Structural, dielectric and magnetic investigations on Al3+ substituted Zn-ferrospinels

A series of ZnAlxFe2-xO4 (0.1 <= x <= 0.5) ferrospinels has been prepared by chemical co-precipitation method to understand the effect of Al3+ substitution on the structural, dielectric and magnetic response of ZnFe2O4 nanoparticles. X-ray diffraction (XRD) and transmission electron microscopy (TEM) images confirmed the nano size formation of particles. The lattice parameter (a), X-ray density (rho(x)) and bulk density (rho(m)) were found to decrease with increasing inclusion of Al3+ ions. AC conductivity (sigma(ac)) measurements as a function of temperature show that the samples behave like semiconductors. Decrease in the hopping conduction between Fe2+ <-> Fe3+ ions at octahedral site is observed with increasing inclusion of Al3+ ions.
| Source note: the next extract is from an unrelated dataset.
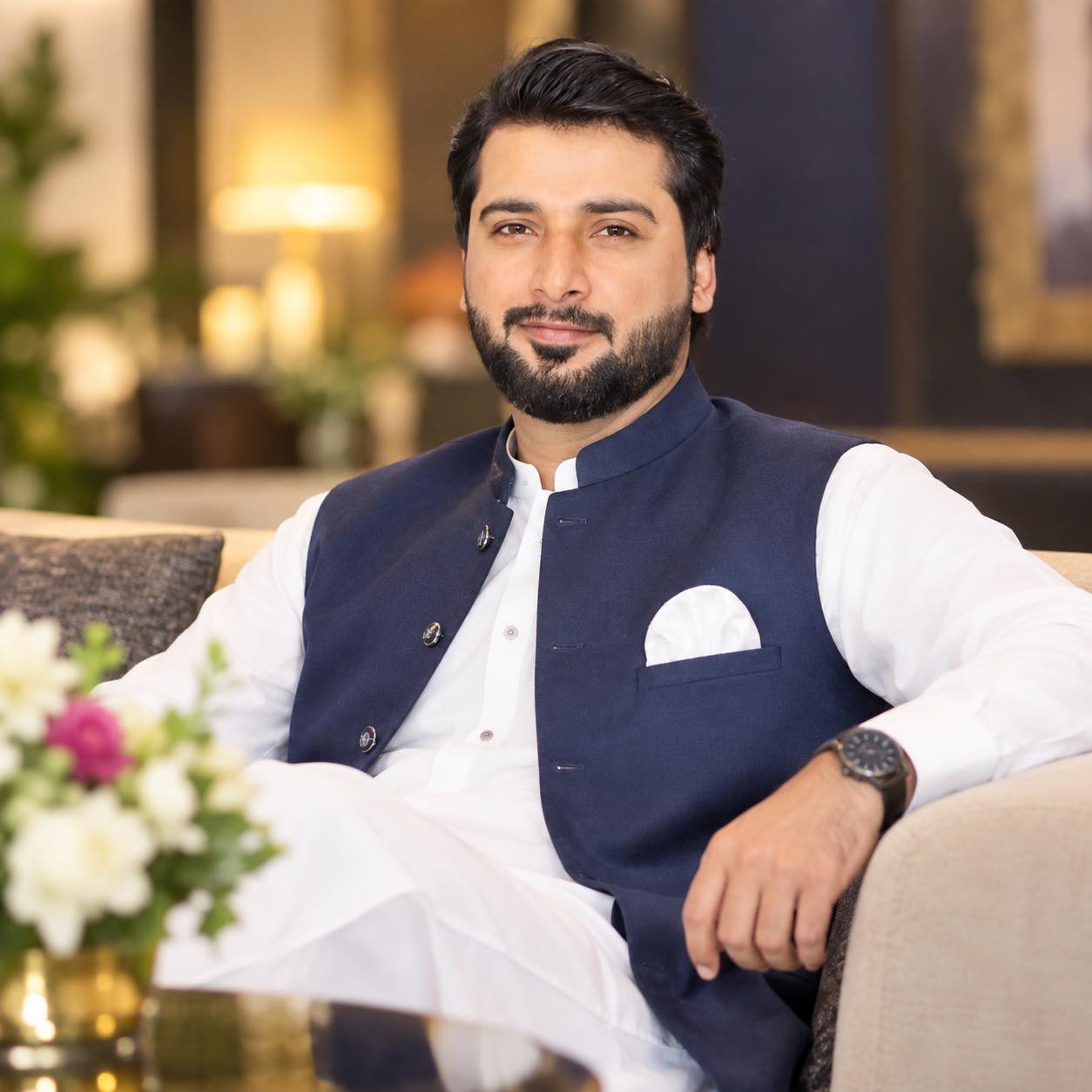 Ali Islam Rao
The Nyquist plots of the prepared materials reveal the inherent phenomenon involved in conduction mechanism of Al3+ substituted ZnFe2O4 ferrites. The magnetization studies revealed that magnetic moment (eta B) showed decreasing trend with increase in substitution of Al3+, its value decreases from 0.56 (for x = 0.1) to 0.34 (for x = 0.5). The Ms values decrease from 13.29 emu g(-1) for x = 0.1 to 8.42 emu g(-1) for x = 0.5. D-M (magnetic particle size) was found to be less than the particle size calculated from TEM micrographs due to presence of magnetically dead layer on the surface of particle. Squareness (S) values infer that particles interact by magnetostatic interactions. The M - H loop of all the samples is narrow with low value of coercivity and retentivity; indicates the superparamagnetic nature of prepared nanoparticles.